When I departed the financial services industry in late 2013, one main reason I was able to do so economically was being eligible for a five-year income payout. This was part of company policy in place for years for consultants departing under good terms, although until the year I left the payout was for a shorter period (one occasion on my part of really good timing). It was based on a valuation for assets passed on to other consultants, i.e. clients for whom they would take over servicing.
Part of what generated my concern about departure timing was being able to allocate clients to consultants who had enough experience to do a good job for them, many of whom were part of long-standing relationships. With other senior consultants likely in the departure market in the near future, I wanted to be ahead of the curve insofar as an easier transition.
Another part of my concern was the continuing impact of increasingly onerous compliance measures.
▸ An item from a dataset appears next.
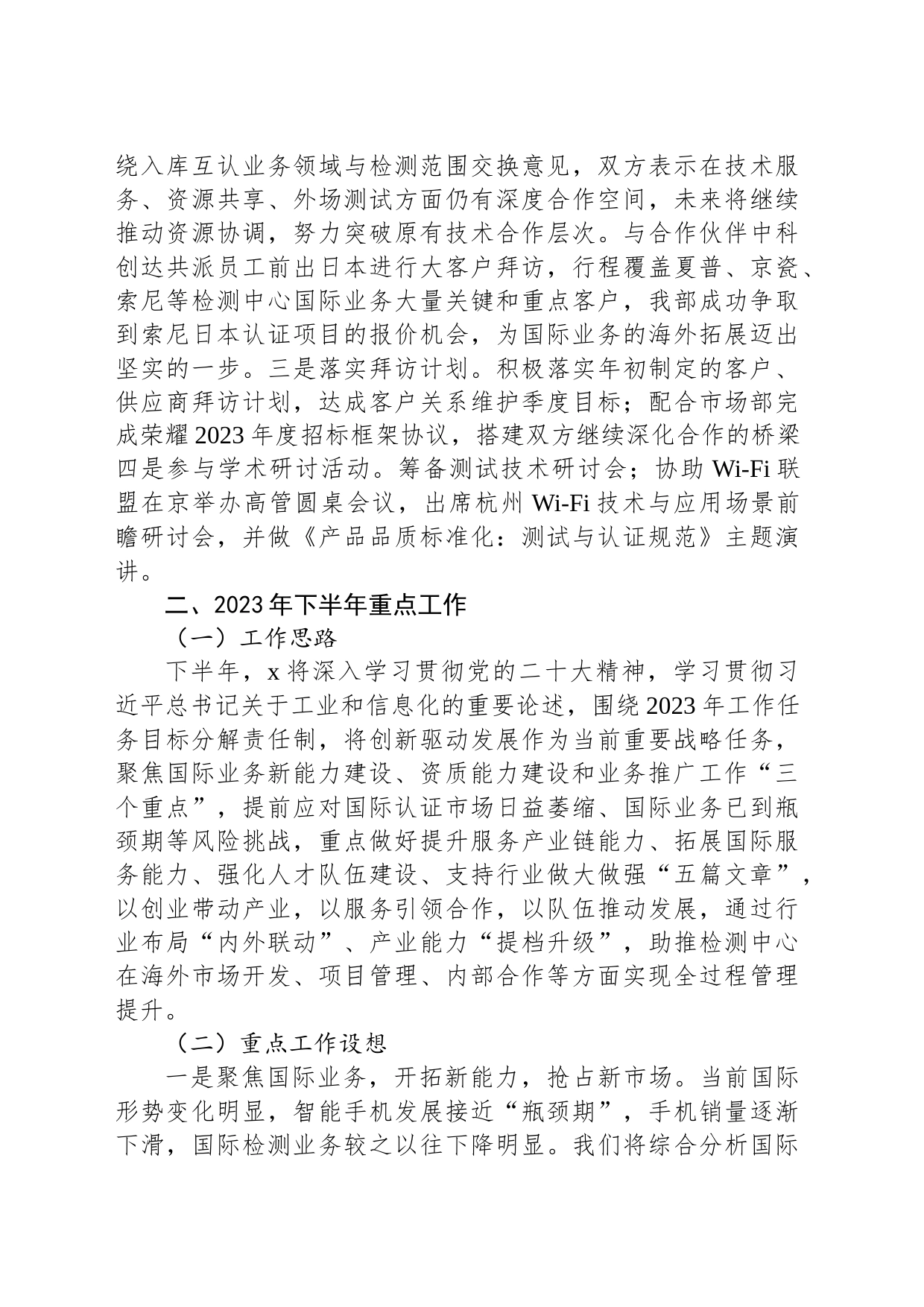 2023年国企集团公司上半年工作总结和下半年计划业务汇报_第2页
The validity of this concern has been exhibited in an article in the April issue of The Insurance & Investment Journal.
Under a subject heading of ‘Financial Services Business Value Index’, there is an article discussing the impact of disclosure and compliance on the value of an advisor or consultant’s ‘book of business’. While it looks at this issue more from the insurance industry perspective, the central point has a high probability of applying to all financial industry related consultants, including their managers: the magnitude of compliance and disclosure rules coming into effect in Canada, July 2016, will impact the valuation of the client business, and in some cases the value could decline.
A senior partner at a firm which provides third party evaluations of books of business is quoted to say, “The expenses and the unprecedented amount of time required by compliance and the new disclosure rules…mean that the cost to service, maintain, and develop in-force business is more significant and above all more tangible than before”.
The article notes that a vulnerable element for an advisor (and by implication a consultant) in their block of business could from ‘liability’, which I would interpret to mean fallout from shaky or minimal relationships with clients in addition to the more concrete weaker records keeping mentioned in the article.
Points of view while factoring in this expanding, impactful compliance environment are also increasingly likely to complicate buy/sell situations as time moves forward, especially where a more structured policy (as in my experience) is not in place. This is one time a structured approach reduces stress.